Botz-Bornstein relates Eszter’s pursuit of the natural harmony in music to Andre Bazin’s championing of neorealism in film theory, which serves “to grasp reality ‘out there’ by moving out of the studio, restricting the script, and being spontaneous” (121).1 Without the strictures of the script, studio, or cinematic temporalities ushered in via editing and narrative conventions, Botz-Bornstein isolates the materiality of rhythm in Tarr’s cinema; Tarr’s long takes do not offer transcendence or a spiritual awakening of matter as with Tarkovsky, but offer immanence instead, implicating the viewer into the cosmic harmony of universal space without recourse to time or editing. Organicism is therefore not constructivist as in Eisenstein’s dramaturgy, nor deconstructivist as with Derrida, but rather an unconditioned whole which one can become aware of as the natural order through works such as those belonging to Tarr, Makovecz, and Krasznahorkai. Botz-Bornstein concludes that “[t]he main tool for obtaining an organic space in cinema is the long take, which can transform space into a coherent and respectable entity…” (179).

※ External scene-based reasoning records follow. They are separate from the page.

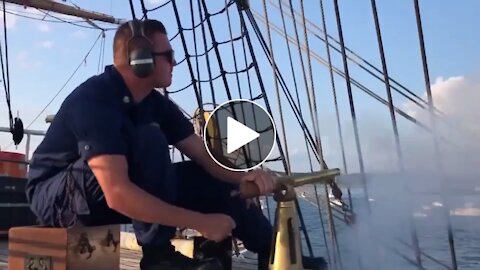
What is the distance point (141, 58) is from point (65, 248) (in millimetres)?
476

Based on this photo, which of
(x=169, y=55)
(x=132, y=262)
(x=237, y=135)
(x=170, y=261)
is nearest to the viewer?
(x=170, y=261)

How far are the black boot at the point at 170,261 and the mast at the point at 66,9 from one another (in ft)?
39.8

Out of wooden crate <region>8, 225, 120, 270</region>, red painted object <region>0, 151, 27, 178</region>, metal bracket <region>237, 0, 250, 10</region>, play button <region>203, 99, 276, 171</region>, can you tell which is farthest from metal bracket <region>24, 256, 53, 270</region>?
red painted object <region>0, 151, 27, 178</region>

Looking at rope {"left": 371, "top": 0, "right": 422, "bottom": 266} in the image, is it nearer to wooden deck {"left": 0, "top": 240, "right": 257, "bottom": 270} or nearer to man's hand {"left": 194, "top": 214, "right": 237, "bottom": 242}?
man's hand {"left": 194, "top": 214, "right": 237, "bottom": 242}

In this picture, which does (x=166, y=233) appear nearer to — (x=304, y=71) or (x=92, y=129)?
(x=92, y=129)

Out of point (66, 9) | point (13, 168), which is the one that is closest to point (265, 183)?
point (13, 168)

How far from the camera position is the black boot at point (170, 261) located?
141 centimetres

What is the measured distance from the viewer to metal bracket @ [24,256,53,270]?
1.48m

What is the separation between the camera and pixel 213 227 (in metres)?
1.35

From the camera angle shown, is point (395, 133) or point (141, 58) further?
point (395, 133)

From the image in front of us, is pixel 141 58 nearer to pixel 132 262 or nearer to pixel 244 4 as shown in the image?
pixel 132 262

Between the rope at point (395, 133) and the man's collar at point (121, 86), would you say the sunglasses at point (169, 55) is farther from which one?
the rope at point (395, 133)

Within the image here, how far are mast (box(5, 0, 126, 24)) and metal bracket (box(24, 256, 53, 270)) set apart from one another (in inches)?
471

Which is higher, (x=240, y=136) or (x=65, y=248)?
(x=240, y=136)
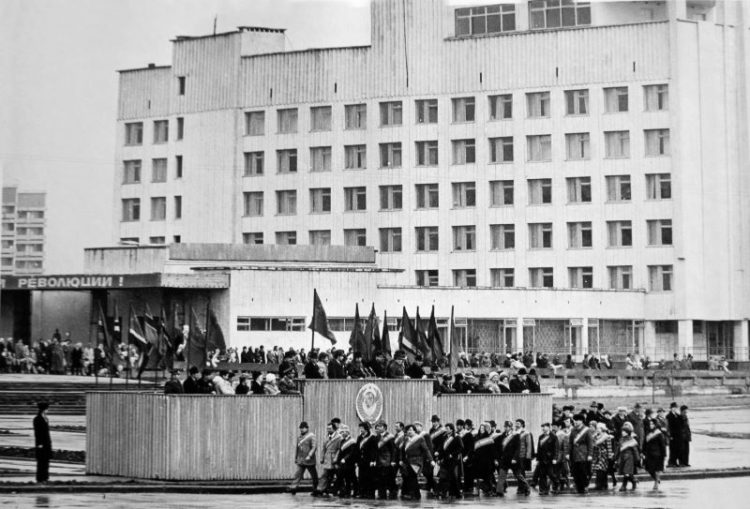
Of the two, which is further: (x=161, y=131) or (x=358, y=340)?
(x=161, y=131)

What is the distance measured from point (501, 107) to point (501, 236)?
8.29 meters

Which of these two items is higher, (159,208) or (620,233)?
(159,208)

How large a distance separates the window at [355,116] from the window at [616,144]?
635 inches

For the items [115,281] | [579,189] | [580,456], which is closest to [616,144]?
[579,189]

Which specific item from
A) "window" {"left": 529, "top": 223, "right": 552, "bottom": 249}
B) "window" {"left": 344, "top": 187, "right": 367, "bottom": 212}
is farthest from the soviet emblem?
"window" {"left": 344, "top": 187, "right": 367, "bottom": 212}

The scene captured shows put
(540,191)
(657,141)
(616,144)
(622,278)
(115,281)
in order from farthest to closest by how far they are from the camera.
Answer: (540,191)
(616,144)
(622,278)
(657,141)
(115,281)

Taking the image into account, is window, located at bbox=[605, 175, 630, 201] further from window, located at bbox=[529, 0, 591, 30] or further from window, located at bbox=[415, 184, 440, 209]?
window, located at bbox=[415, 184, 440, 209]

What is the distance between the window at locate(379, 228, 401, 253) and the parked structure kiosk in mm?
56834

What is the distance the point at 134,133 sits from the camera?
101 metres

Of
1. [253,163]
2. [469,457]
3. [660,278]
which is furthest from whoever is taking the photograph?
[253,163]

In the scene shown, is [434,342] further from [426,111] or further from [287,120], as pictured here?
[287,120]

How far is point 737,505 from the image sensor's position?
1233 inches

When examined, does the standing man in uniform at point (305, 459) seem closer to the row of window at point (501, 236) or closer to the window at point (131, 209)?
the row of window at point (501, 236)

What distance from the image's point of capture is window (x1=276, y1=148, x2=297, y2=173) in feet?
314
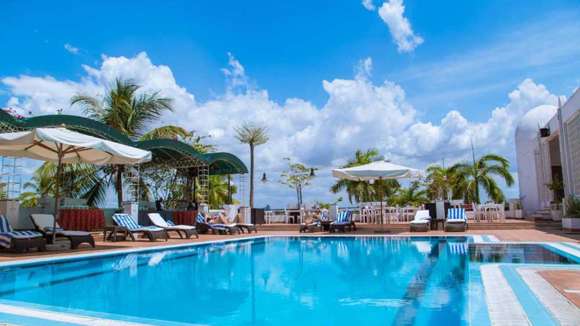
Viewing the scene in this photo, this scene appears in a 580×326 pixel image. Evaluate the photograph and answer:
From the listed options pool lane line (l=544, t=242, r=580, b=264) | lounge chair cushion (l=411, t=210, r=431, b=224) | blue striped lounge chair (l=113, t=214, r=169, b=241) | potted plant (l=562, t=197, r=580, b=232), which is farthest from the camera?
lounge chair cushion (l=411, t=210, r=431, b=224)

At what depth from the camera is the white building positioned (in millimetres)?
15264

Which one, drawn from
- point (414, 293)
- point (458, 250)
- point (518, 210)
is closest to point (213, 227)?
point (458, 250)

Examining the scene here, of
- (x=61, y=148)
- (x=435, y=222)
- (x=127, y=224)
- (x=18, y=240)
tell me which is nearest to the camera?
(x=18, y=240)

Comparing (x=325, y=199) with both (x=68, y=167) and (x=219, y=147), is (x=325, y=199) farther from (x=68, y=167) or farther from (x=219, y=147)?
Answer: (x=68, y=167)

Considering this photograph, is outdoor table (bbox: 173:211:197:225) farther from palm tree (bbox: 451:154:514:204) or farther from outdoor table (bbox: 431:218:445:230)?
palm tree (bbox: 451:154:514:204)

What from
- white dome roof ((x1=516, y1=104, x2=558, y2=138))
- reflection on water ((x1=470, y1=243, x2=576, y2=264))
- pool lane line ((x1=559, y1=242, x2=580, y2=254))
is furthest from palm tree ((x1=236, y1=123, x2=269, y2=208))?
pool lane line ((x1=559, y1=242, x2=580, y2=254))

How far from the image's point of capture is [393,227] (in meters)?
17.2

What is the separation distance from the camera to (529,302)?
4.14m

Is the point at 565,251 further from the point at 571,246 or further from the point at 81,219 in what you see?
the point at 81,219

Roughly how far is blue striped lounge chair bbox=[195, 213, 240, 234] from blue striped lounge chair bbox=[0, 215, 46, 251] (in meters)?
7.47

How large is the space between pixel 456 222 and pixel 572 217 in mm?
3384

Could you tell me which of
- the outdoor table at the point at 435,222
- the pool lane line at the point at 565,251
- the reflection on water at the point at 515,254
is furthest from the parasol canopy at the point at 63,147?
the outdoor table at the point at 435,222

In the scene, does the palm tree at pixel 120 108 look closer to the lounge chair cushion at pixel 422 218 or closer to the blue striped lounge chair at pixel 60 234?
the blue striped lounge chair at pixel 60 234

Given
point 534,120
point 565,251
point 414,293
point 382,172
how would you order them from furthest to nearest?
point 534,120 < point 382,172 < point 565,251 < point 414,293
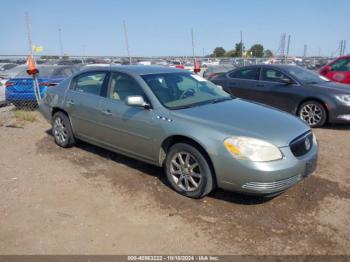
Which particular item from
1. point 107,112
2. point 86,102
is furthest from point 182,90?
point 86,102

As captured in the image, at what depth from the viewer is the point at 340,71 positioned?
9.67 meters

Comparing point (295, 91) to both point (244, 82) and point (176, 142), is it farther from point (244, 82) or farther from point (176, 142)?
A: point (176, 142)

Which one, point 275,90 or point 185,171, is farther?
point 275,90

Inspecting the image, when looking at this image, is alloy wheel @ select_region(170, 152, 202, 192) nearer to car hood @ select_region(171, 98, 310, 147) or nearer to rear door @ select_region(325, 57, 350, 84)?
car hood @ select_region(171, 98, 310, 147)

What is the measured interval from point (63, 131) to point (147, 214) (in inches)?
116

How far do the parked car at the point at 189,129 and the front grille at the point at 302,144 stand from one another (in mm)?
11

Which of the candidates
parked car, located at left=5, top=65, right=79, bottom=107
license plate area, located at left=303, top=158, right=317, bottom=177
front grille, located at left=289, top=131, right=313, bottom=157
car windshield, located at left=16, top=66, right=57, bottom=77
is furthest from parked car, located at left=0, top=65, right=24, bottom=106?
license plate area, located at left=303, top=158, right=317, bottom=177

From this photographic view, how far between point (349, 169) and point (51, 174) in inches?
170

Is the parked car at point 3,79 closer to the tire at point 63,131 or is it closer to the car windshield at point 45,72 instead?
the car windshield at point 45,72

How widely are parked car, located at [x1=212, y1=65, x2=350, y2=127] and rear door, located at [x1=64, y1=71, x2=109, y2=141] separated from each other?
14.5 ft

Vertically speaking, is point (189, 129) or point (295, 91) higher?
point (189, 129)

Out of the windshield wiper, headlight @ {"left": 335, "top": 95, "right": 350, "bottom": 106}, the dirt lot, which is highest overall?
the windshield wiper

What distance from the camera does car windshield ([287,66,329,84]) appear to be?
7.77 metres

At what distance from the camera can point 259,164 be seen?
3410 mm
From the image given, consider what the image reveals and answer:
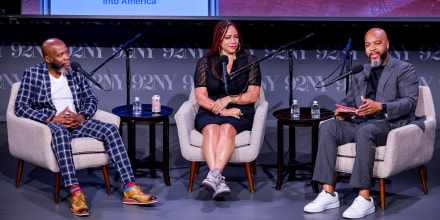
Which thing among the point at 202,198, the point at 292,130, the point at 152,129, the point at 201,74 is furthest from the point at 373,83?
the point at 152,129

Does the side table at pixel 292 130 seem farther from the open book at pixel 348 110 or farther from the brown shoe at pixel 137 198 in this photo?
the brown shoe at pixel 137 198

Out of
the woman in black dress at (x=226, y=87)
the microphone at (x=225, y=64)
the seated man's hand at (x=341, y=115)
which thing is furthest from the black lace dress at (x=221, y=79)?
the seated man's hand at (x=341, y=115)

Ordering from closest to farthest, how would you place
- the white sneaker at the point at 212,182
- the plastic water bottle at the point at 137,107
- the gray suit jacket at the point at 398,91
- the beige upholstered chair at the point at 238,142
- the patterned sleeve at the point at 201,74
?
the white sneaker at the point at 212,182 < the gray suit jacket at the point at 398,91 < the beige upholstered chair at the point at 238,142 < the plastic water bottle at the point at 137,107 < the patterned sleeve at the point at 201,74

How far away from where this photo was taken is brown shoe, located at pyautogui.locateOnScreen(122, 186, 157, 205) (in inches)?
170

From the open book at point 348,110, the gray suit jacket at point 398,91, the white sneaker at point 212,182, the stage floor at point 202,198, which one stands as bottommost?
the stage floor at point 202,198

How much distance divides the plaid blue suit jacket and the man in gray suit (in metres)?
2.01

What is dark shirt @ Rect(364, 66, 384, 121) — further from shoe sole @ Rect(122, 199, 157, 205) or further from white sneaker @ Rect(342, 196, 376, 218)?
shoe sole @ Rect(122, 199, 157, 205)

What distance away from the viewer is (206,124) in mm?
4793

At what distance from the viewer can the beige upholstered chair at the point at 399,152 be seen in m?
4.18

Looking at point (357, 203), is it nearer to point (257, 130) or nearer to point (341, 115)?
point (341, 115)

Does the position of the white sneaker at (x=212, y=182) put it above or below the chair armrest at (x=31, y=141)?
below

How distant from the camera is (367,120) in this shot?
179 inches

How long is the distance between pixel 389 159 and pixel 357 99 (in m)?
0.67

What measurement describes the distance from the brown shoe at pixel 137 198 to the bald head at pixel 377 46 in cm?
205
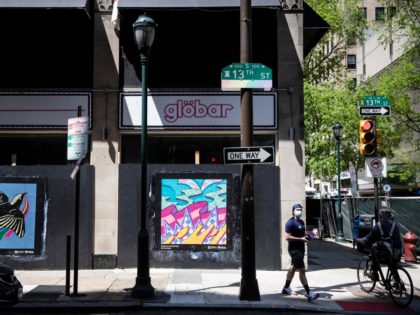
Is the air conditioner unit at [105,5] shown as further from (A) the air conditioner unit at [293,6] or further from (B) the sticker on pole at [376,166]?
(B) the sticker on pole at [376,166]

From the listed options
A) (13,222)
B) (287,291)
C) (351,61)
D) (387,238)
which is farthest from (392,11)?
(351,61)

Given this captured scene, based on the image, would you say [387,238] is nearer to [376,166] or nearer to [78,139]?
[376,166]

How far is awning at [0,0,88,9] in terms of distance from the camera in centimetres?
1181

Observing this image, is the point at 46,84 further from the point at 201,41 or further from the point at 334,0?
the point at 334,0

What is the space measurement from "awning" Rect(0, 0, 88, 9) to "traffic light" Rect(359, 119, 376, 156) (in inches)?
291

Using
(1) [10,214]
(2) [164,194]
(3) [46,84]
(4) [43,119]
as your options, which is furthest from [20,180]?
(2) [164,194]

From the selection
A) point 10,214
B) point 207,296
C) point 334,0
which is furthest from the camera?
point 334,0

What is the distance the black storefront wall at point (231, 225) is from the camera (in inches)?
491

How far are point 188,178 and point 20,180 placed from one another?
4.22 meters

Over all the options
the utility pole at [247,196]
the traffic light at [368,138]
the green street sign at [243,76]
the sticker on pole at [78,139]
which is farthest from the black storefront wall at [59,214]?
the traffic light at [368,138]

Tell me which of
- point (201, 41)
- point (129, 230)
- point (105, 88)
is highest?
point (201, 41)

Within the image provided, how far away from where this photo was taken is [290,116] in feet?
42.2

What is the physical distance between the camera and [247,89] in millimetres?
9484

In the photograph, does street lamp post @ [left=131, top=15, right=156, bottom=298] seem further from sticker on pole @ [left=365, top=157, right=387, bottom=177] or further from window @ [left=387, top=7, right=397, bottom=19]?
window @ [left=387, top=7, right=397, bottom=19]
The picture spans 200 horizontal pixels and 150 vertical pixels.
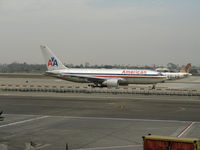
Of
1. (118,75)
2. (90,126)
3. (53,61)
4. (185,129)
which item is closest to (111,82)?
(118,75)

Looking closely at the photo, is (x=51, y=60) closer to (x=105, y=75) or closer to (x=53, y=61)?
(x=53, y=61)

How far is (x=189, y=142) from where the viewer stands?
1053 centimetres

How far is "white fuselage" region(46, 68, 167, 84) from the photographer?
58406 millimetres

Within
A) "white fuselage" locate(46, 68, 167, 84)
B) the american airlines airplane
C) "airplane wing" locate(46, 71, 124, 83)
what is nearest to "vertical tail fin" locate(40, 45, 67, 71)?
the american airlines airplane

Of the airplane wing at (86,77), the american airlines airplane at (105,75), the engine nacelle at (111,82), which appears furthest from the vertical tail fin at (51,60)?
the engine nacelle at (111,82)

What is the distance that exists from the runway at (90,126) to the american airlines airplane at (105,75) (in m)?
27.8

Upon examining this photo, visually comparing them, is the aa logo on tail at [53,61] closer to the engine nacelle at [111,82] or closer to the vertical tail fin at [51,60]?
the vertical tail fin at [51,60]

Organic Cinema is an extremely dense text, rich with philosophical, aesthetic, filmic, and musicological insights. The book’s depth and breadth are certainly impressive, offering a valuable — even audacious — contribution to film theory and architectural theory. Botz-Bornstein is at his best when he makes the following radical connections between architecture, cinema and musical theology, as he describes Le Corbusier to be the “Eisenstein of architecture” and the “Werckmeister of architectural theory” (199). In this way and many others, Organic Cinema contributes to the evermore burgeoning field in which architectural theory and film are considered together.2 However, Botz-Bornstein’s book is perhaps the most philosophically endowed on this front, featuring a litany of familiar European voices, from Kant and Schelling to Lukacs and Wittgenstein, Freud, Derrida and others. Furthermore, although not explicit in the book, Botz-Bornstein implicitly contributes to the very recent “speculative realist” school of thought, most notably echoing Jane Bennett’s return to vital materialism and Bergson’s élan vital in her work Vibrant Matter.3 Organic Cinema resuscitates the philosophical considerations of contemplation, patience, nature and the cosmos once thought to be outdated, and in so doing, successfully illuminates organic philosophy, architecture, and cinema as radical means of resistance against contemporary trends of spectacle architecture and fast-paced, action cinema.